--- BEGIN Supplied records ---

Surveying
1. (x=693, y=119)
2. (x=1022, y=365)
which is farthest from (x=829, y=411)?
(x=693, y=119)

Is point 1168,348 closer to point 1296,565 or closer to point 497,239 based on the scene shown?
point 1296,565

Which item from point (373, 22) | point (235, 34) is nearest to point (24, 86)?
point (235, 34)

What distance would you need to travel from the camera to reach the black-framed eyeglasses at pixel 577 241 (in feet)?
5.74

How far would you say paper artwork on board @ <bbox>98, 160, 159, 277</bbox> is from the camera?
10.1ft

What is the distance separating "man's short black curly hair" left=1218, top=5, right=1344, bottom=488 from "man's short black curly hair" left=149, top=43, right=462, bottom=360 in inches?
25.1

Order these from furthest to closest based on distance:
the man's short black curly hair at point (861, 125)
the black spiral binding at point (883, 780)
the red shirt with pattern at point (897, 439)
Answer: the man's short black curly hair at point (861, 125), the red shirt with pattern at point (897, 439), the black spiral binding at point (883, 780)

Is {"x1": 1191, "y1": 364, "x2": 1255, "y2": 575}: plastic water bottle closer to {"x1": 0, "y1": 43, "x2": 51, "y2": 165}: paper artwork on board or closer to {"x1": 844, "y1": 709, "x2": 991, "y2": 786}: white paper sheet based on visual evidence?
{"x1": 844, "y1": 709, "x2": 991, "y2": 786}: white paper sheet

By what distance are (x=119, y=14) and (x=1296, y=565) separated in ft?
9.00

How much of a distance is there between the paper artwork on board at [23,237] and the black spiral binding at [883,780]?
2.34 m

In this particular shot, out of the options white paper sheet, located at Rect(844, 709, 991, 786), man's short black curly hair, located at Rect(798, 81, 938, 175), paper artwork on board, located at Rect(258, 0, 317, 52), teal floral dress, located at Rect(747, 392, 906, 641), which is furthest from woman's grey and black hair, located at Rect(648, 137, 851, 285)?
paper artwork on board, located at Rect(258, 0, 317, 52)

--- END Supplied records ---

**To be done**
Repeat every record, keeping each word and mark exactly as it is.

**Result below**
Surveying
1. (x=693, y=119)
2. (x=1022, y=365)
which is farthest from (x=829, y=411)?
(x=693, y=119)

Is point 1168,348 closer to point 1296,565 or closer to point 497,239 based on the scene shown?
point 1296,565

Which item from point (373, 22) | point (235, 34) is nearest to point (24, 86)?
point (235, 34)

What distance would you need to travel from the camera to reach the black-framed eyeglasses at pixel 577 241 (in feet)?
5.74

How far would you say paper artwork on board @ <bbox>98, 160, 159, 277</bbox> is from the camera?
10.1ft

What is the distance separating "man's short black curly hair" left=1218, top=5, right=1344, bottom=488 from "man's short black curly hair" left=149, top=43, right=462, bottom=360 in inches?
25.1

Order these from furthest to closest based on distance:
the man's short black curly hair at point (861, 125)
the black spiral binding at point (883, 780)
the red shirt with pattern at point (897, 439)
Answer: the man's short black curly hair at point (861, 125), the red shirt with pattern at point (897, 439), the black spiral binding at point (883, 780)

Is {"x1": 1191, "y1": 364, "x2": 1255, "y2": 575}: plastic water bottle closer to {"x1": 0, "y1": 43, "x2": 51, "y2": 165}: paper artwork on board or closer to {"x1": 844, "y1": 709, "x2": 991, "y2": 786}: white paper sheet based on visual evidence?
{"x1": 844, "y1": 709, "x2": 991, "y2": 786}: white paper sheet

By what distance are (x=119, y=14) and (x=1296, y=565) separated in ft?
9.00

How much of a distance is there between the paper artwork on board at [23,237] and the black spiral binding at [883,780]?
2.34 m

In this particular shot, out of the options white paper sheet, located at Rect(844, 709, 991, 786), man's short black curly hair, located at Rect(798, 81, 938, 175), paper artwork on board, located at Rect(258, 0, 317, 52), teal floral dress, located at Rect(747, 392, 906, 641), which is furthest from woman's grey and black hair, located at Rect(648, 137, 851, 285)?
paper artwork on board, located at Rect(258, 0, 317, 52)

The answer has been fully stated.